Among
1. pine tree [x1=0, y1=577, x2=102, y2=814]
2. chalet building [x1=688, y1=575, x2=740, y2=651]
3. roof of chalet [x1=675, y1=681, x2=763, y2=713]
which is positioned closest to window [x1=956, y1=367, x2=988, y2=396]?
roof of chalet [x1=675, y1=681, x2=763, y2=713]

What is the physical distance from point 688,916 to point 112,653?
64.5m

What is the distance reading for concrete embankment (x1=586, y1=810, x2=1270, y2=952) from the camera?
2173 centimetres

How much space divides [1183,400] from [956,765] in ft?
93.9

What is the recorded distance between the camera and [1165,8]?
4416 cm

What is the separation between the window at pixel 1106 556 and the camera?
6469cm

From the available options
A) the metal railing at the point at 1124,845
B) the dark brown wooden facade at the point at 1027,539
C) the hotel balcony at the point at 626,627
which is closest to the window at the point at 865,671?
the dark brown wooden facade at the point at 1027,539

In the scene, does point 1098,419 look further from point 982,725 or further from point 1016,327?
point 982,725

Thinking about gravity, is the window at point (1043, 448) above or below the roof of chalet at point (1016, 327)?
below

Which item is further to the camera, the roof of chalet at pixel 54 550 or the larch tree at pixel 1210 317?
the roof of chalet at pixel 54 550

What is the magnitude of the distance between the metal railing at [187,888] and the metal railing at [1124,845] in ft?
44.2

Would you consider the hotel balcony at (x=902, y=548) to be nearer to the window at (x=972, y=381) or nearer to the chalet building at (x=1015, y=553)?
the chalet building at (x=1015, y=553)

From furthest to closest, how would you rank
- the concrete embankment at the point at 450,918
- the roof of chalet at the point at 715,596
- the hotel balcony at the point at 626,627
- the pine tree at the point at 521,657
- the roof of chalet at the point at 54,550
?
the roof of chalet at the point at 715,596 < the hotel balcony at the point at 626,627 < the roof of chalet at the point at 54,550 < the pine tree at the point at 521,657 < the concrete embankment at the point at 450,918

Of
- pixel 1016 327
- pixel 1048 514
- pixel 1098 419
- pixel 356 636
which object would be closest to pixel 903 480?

What you will do.
Rewrite all the items above, replacing every "camera" with "viewer" and leaving everything else the same.

Solution below.
Among
1. pine tree [x1=0, y1=577, x2=102, y2=814]
2. chalet building [x1=688, y1=575, x2=740, y2=651]
3. roof of chalet [x1=675, y1=681, x2=763, y2=713]
which is positioned closest to window [x1=956, y1=367, x2=988, y2=396]?
roof of chalet [x1=675, y1=681, x2=763, y2=713]

What is the physical distance from point 688,916 to point 112,653?
64.5m

What is the distance reading for concrete embankment (x1=586, y1=810, x2=1270, y2=952) from the viewer?
2173 centimetres

How much space divides [1183,400] from [956,765] in ft?
93.9

What is the recorded distance between the viewer and [1165,8]?
4416 cm

What is the separation between the window at pixel 1106 556 and the viewer?
6469cm

From the available options
A) the metal railing at the point at 1124,845
B) the dark brown wooden facade at the point at 1027,539
C) the hotel balcony at the point at 626,627
which is closest to the window at the point at 865,671?
the dark brown wooden facade at the point at 1027,539

In the scene, does point 1098,419 look further from point 982,725 or further from point 1016,327?
point 982,725

Thinking about gravity, is the window at point (1043, 448) above or below the roof of chalet at point (1016, 327)?
below

Which item is further to the viewer, the roof of chalet at pixel 54 550 or the larch tree at pixel 1210 317?
the roof of chalet at pixel 54 550

What is the magnitude of the distance between the metal railing at [187,888] and the metal railing at [1124,845] in ft?
44.2

Would you consider the hotel balcony at (x=902, y=548) to be nearer to the window at (x=972, y=381) or nearer to the chalet building at (x=1015, y=553)?
the chalet building at (x=1015, y=553)

From furthest to closest, how would you rank
- the concrete embankment at the point at 450,918
- the roof of chalet at the point at 715,596
- the hotel balcony at the point at 626,627
- the pine tree at the point at 521,657
- the roof of chalet at the point at 54,550
?
the roof of chalet at the point at 715,596 < the hotel balcony at the point at 626,627 < the roof of chalet at the point at 54,550 < the pine tree at the point at 521,657 < the concrete embankment at the point at 450,918

Of
- pixel 1016 327
- pixel 1048 514
- pixel 1098 419
- pixel 356 636
which object would be closest to pixel 903 480?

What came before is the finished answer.